■ Task prompt ■
Rewrite the entries with every "window" changed to "skylight" and nothing else altered. Leave the pictures out of your answer.

■ Dataset rows ■
---*---
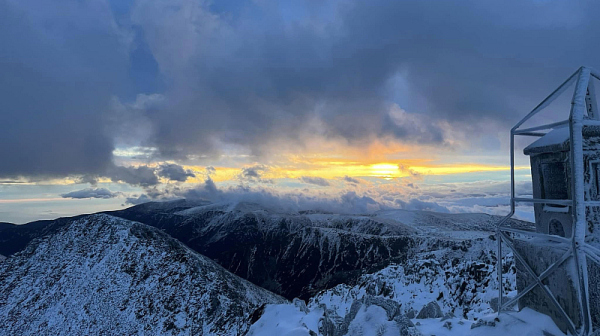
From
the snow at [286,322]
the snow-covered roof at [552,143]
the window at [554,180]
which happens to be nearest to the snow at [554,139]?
the snow-covered roof at [552,143]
---*---
■ Reply to the exercise ■
From
the snow at [286,322]
the snow-covered roof at [552,143]
the skylight at [554,180]
which happens to be nearest to the snow at [554,139]?
the snow-covered roof at [552,143]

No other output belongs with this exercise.